> **Textauszug**

──────

Wien/Yokohama. Bringt der Klimawandel Hunger, Völkerwanderungen, Kriege? Auf all das wird irgendwo auf den 2500 Seiten des Sachstandsberichts des UN-Klimabeirats IPCC angespielt, der am Montag in Yokohama (Japan) präsentiert wurde. Dabei selbst ging es weniger dramatisch zu, und auch im entscheidenden Teil – der Zusammenfassung „Summary for Policymakers“ – finden sich die Schrecken nicht. Stattdessen wird verdeckt eingeräumt, dass es auch im Mittelalter einmal so warm war wie heute – und dass die globale Erwärmung seit 1998 stillsteht.

Der IPCC (Intergovernmental Panel on Climate Change) erwartet aber nicht, dass es dabei bleibt: Um 0,85 Grad sind die Temperaturen global seit 1880 gestiegen, um 0,3 bis 0,7 Grad wird es wahrscheinlich („likely“) bis 2035 nach oben gehen, um 0,3 bis 4,8 Grad bis 2100 („likely“ über zwei Grad), je nach durchgerechnetem Modell. Steigen werden auch die Meeresspiegel, um 26 bis 82 Zentimeter. Ebenfalls erhöhen werden sich die Niederschläge, zumindest in hohen Breiten, in mittleren gibt es ein gemischtes Bild, in subtropischen trockenen Regionen wird mehr Trockenheit erwartet. All das wird auf Tiere und Menschen durchschlagen: Allerdings prognostiziert der IPCC nicht mehr wie früher ausgedehntes Artensterben – die Modelle, die das prognostizieren, seien zu unsicher –, nun geht es um das Wandern der Tiere in kühlere Regionen, vor allem bei den Fischen würde das die Menschen im Süden treffen. Auf dem Land erwartet der IPCC durch die veränderten Niederschläge um zwei Prozent geringere Ernten pro Jahrzehnt bei Weizen, um ein Prozent bei Mais, Soja und Reis werden konstant bleiben. Eine Gegenrechnung gibt es im Bericht nicht, aber auftauende Permafrostböden werden schon bestellt werden, wohl auch mit angepassten Sorten, und erst letzte Woche bescheinigte eine Studie den Olivenbauern, sie würden zu den Gewinnern des Klimawandels zählen.

──────

> **Aufgabe**
Fasse den Absatz des Textauszugs, der mit „Der IPCC (Intergovernmental Panel on Climate Change) erwartet“ beginnt, als Stichpunktliste zusammen. Seine wichtigsten Angaben sollen erhalten bleiben.

> **Vorliegende Datensätze**

──────

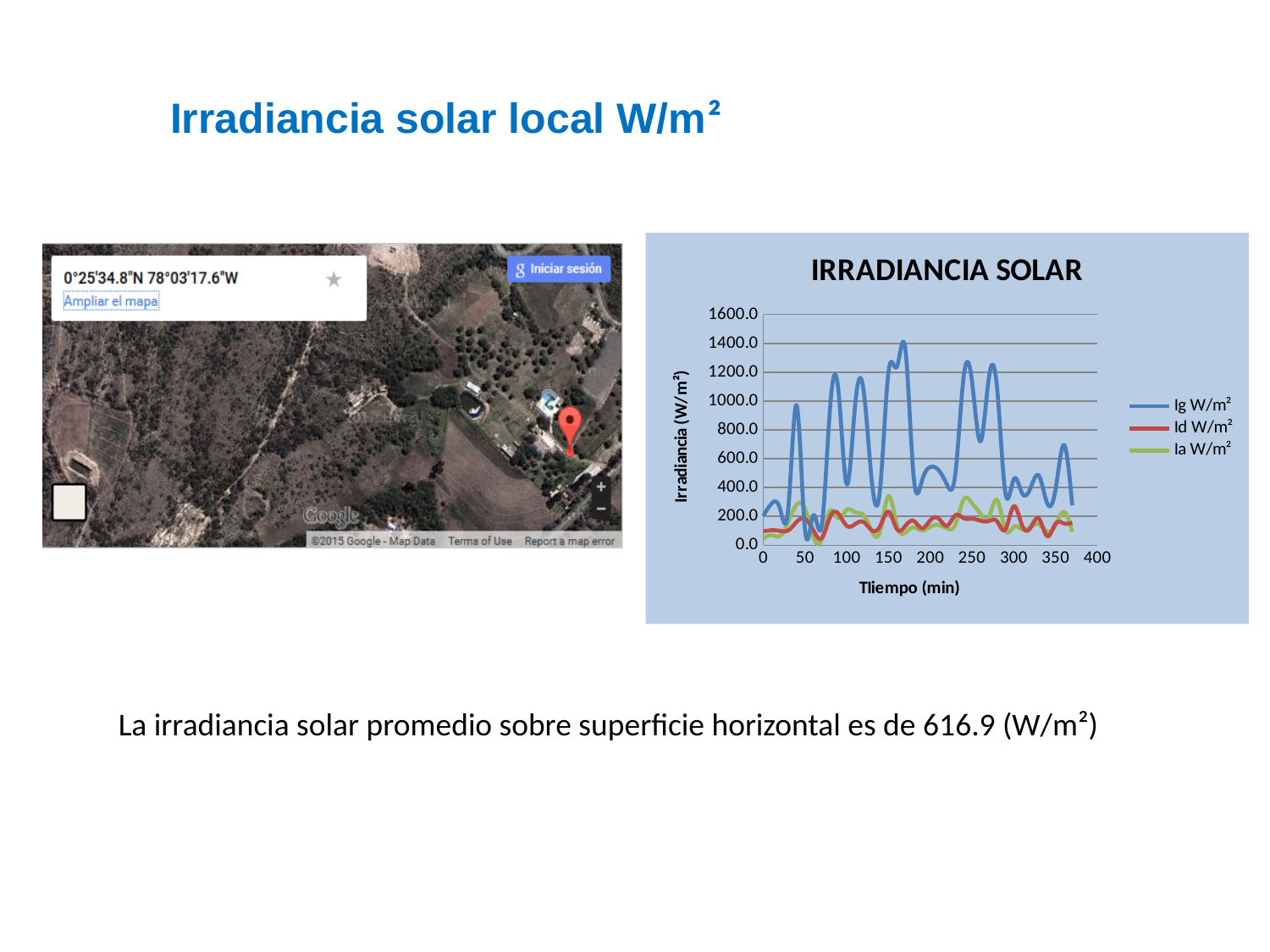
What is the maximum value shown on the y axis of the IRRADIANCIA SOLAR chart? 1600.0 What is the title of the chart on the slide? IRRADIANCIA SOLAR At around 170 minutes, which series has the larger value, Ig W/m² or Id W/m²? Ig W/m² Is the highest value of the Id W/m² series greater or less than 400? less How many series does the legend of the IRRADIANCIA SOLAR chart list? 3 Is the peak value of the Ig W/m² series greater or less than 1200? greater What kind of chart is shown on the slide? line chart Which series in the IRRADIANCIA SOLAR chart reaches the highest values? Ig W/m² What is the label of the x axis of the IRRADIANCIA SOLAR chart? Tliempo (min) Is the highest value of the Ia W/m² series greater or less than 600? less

──────

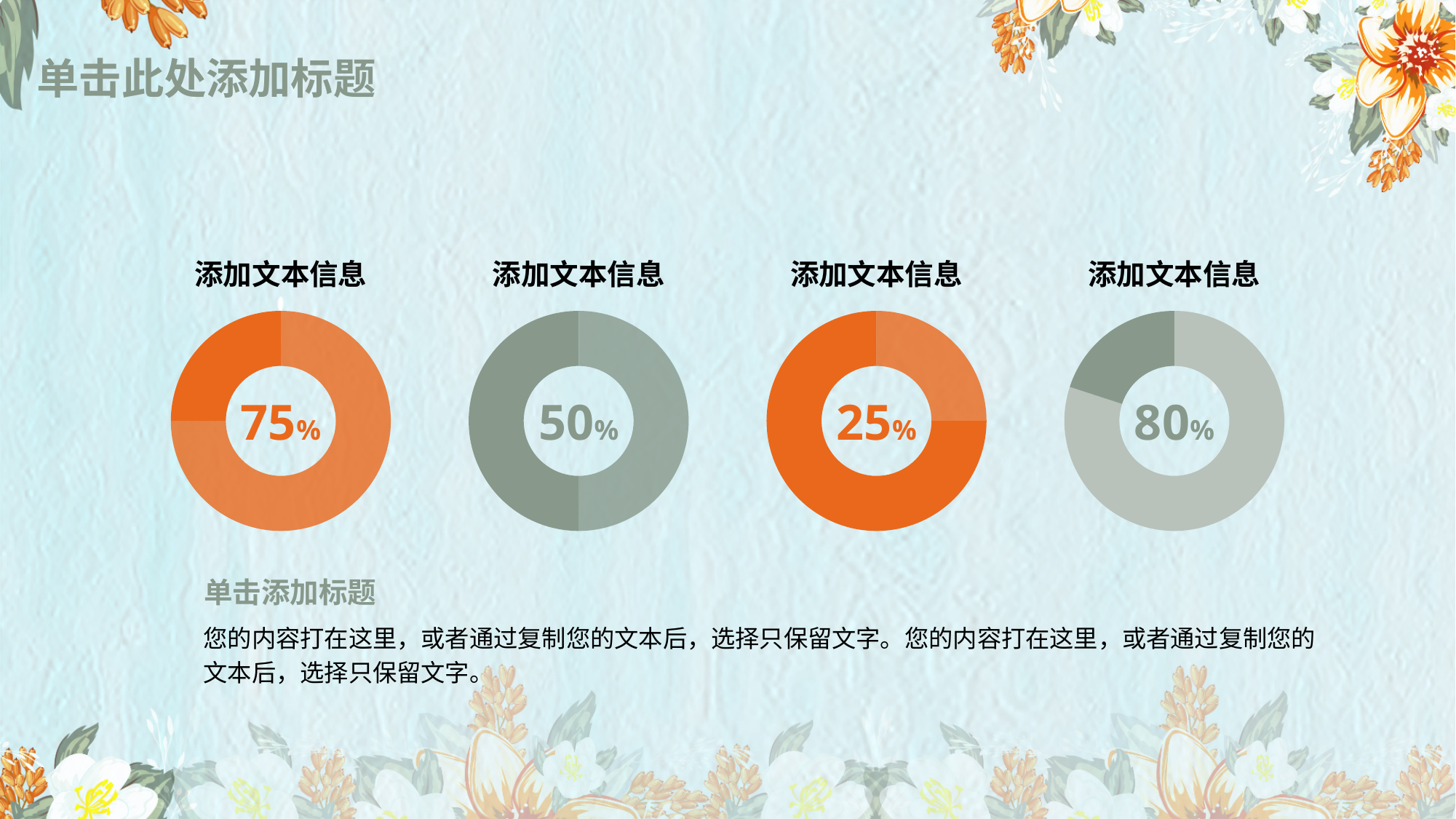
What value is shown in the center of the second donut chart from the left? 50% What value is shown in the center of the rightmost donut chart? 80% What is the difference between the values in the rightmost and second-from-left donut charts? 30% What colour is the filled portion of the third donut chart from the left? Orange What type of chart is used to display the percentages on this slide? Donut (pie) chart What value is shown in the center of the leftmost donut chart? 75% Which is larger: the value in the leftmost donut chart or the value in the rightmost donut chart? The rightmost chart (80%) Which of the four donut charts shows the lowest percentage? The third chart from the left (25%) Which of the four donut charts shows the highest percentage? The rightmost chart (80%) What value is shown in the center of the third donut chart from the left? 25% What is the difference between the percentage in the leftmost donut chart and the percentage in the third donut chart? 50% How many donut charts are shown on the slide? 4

──────

> **Lösung**
- Der IPCC erwartet nicht, dass der Stillstand der globalen Erwärmung anhält.
- Temperatur: seit 1880 global um 0,85 Grad gestiegen. Bis 2035 wahrscheinlich ein Anstieg um 0,3 bis 0,7 Grad, bis 2100 je nach Modell um 0,3 bis 4,8 Grad (wahrscheinlich über zwei Grad).
- Meeresspiegel: Anstieg um 26 bis 82 Zentimeter.
- Niederschläge: mehr in hohen Breiten, ein gemischtes Bild in mittleren Breiten, mehr Trockenheit in subtropischen trockenen Regionen.
- Tiere: Ein ausgedehntes Artensterben wird nicht mehr prognostiziert, weil die Modelle zu unsicher sind. Stattdessen wandern Tiere in kühlere Regionen ab. Bei den Fischen trifft das vor allem die Menschen im Süden.
- Ernten pro Jahrzehnt: Weizen etwa 2 Prozent weniger, Mais etwa 1 Prozent weniger. Soja und Reis bleiben konstant.
- Eine Gegenrechnung fehlt im Bericht. Auftauende Permafrostböden werden aber bestellt werden, wohl mit angepassten Sorten. Laut einer Studie der Vorwoche zählen Olivenbauern zu den Gewinnern des Klimawandels.